I don't use their tool for writing. Perhaps it's ego, but I think I'm a better writer. But I shared the above text and asked Claude Opus 4.6 on Max thinking, "What would you say about the argument that the Anthropic has the best tool for threat prevention baked right in?"

    Claude is the threat prevention. It's sitting between every user and every potential misuse, in real-time, at every interaction. It refuses harmful requests. It detects prompt injection. It flags dangerous patterns. Anthropic has built the most sophisticated content-aware security layer in history — and it operates at the interaction level, where misuse actually happens.                                                                                                          
                                                                                                                             
  A JPEG of someone's driver's license sitting in a Persona database does exactly nothing at the moment someone tries to use Claude for harm. Claude's own refusal system does everything.                                                              
                                                                                                                             
  So the full argument stacks:                                                                                               
  
  1. Credit cards already verify identity (bank KYC)                                                                         
  2. Anthropic's telemetry already detects misuse patterns better than any static document                                 
  3. The AI itself is the security layer — real-time, context-aware, at the exact point of interaction                       
  4. Photo ID adds zero marginal security — while concentrating breach risk on users                                         
                                                                                                                             
  Three layers of existing protection, all superior to a photo ID. The ID is the weakest link in the security model and the highest-risk data asset in the system. It's the only component that, when breached, harms the user more than the company.  
                                                                                                                             
  You should write this up.
(I did.)
duskdozer1 day ago
Persona collects far more info on you than a name and credit card number. There are also some obfuscation services for cards (will it reject a prepaid debit card?), which would require them to go through extra steps to get your actual identity.
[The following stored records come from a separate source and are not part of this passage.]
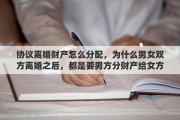 协议离婚财产怎么分配，为什么男女双方离婚之后，都是要男方分财产给女方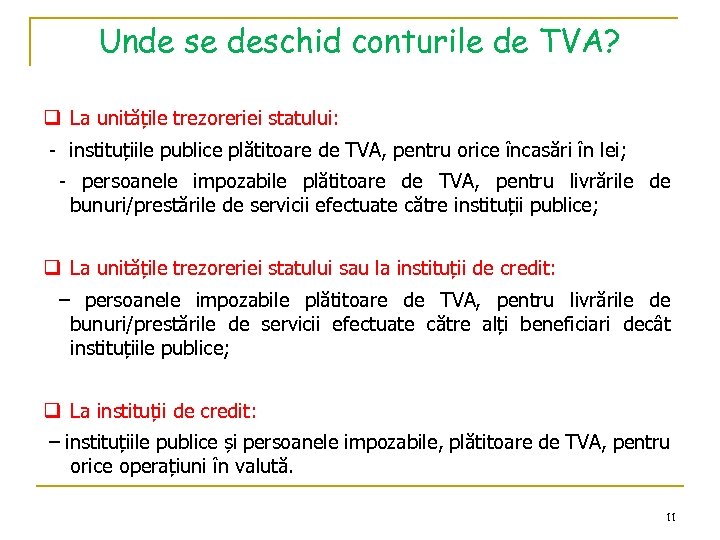 Unde se deschid conturile de TVA? q La unitățile trezoreriei statului: - instituțiile publice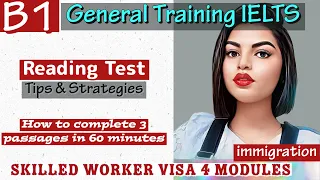 General Training B1 Reading Passage 1(Cambridge IELTS 16) Tips & Strategies | Skilled Work Visa Test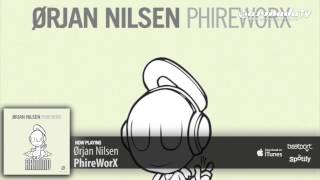 Ørjan Nilsen - Phireworx (Original Mix)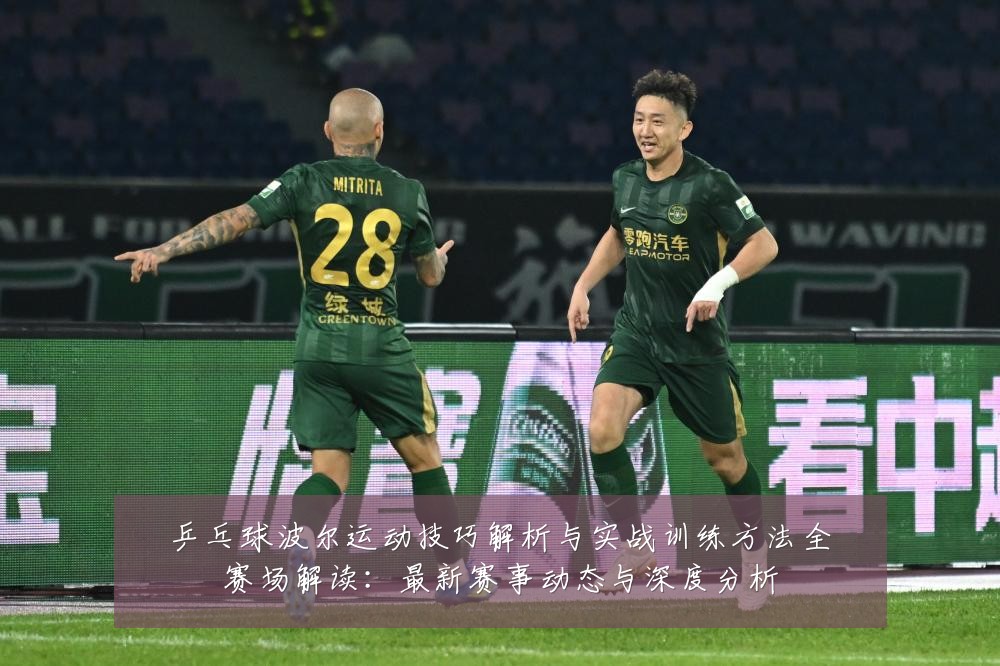 乒乓球波尔运动技巧解析与实战训练方法全赛场解读：最新赛事动态与深度分析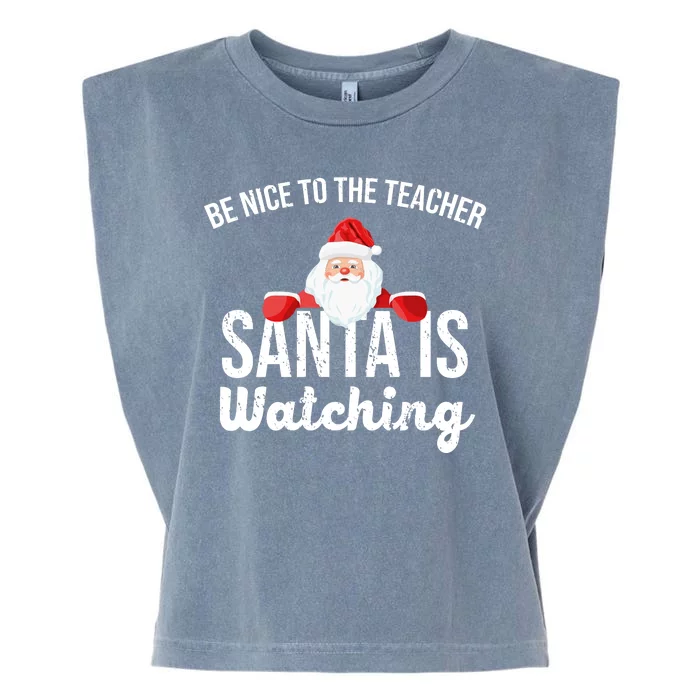 Be Nice To The Teacher Santa Is Watching Garment-Dyed Women's Muscle Tee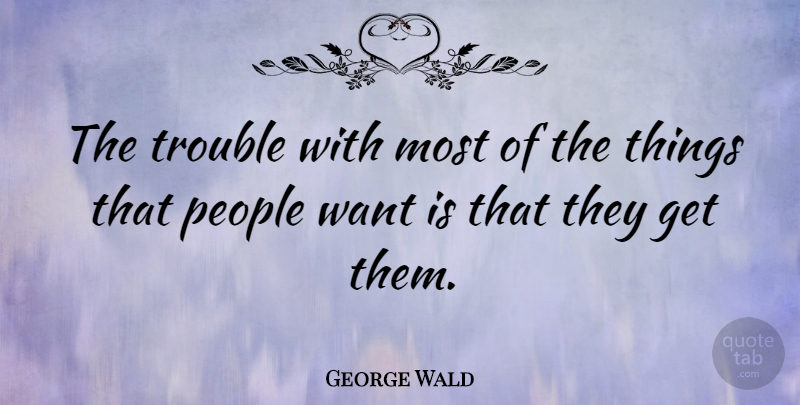 George Wald Quote About People, Want, Trouble: The Trouble With Most Of...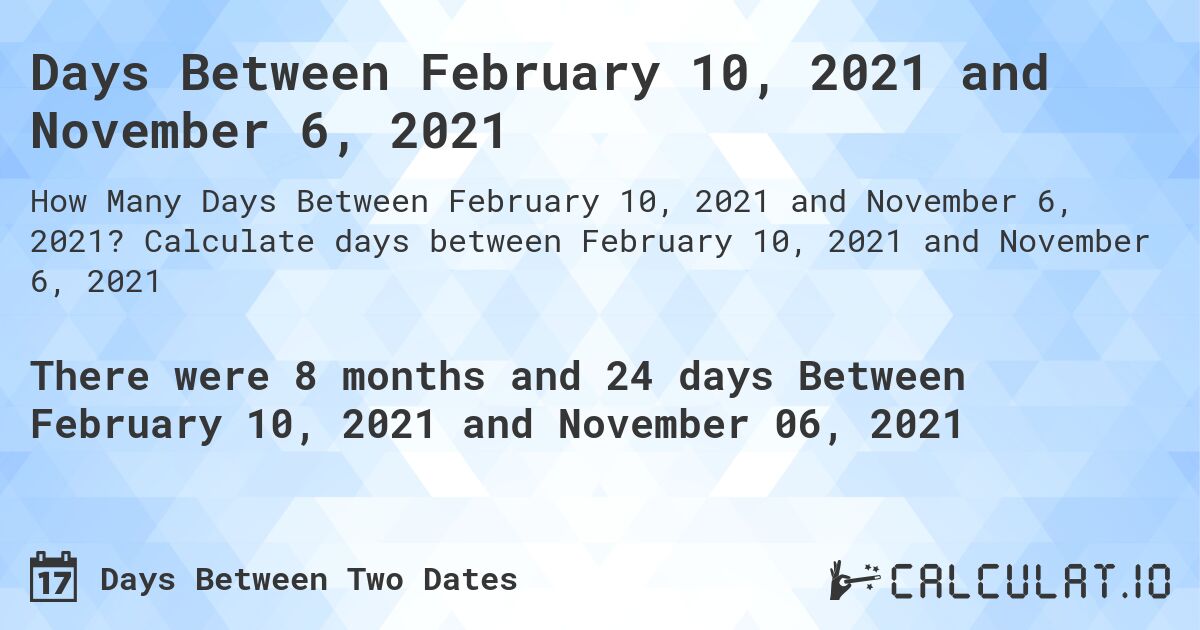 Days Between February 10, 2021 and November 6, 2021. Calculate days between February 10, 2021 and November 6, 2021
>I don't understand why Anthropic would expose themselves to the liability; when arguably they have all the tools baked right in.

What liability? When has a company ever faced any significant penalty for irresponsibly handling people's private data?

Mashimo1 day ago
> Why is this necessary if I'm paying Anthropic with a credit card?

You can have a CC / Visa / MasterCard when you are under 18 years old, but you need to be 18 or older for Claude. That would be one reasons why CC does not work.

Or maybe they suspect you opened a second account after your first got banned for whatever reason. Like you said it's easy to get a new card.

subscribed1 day ago
Incidentally I checked my local laws and it's not possible in any of the banks (UK) to add the underage person to my CC account due to their ToS and perhaps regulations.

Debit? Sure, some banks will issue them to 11-12 year olds. Credit? Apparently not.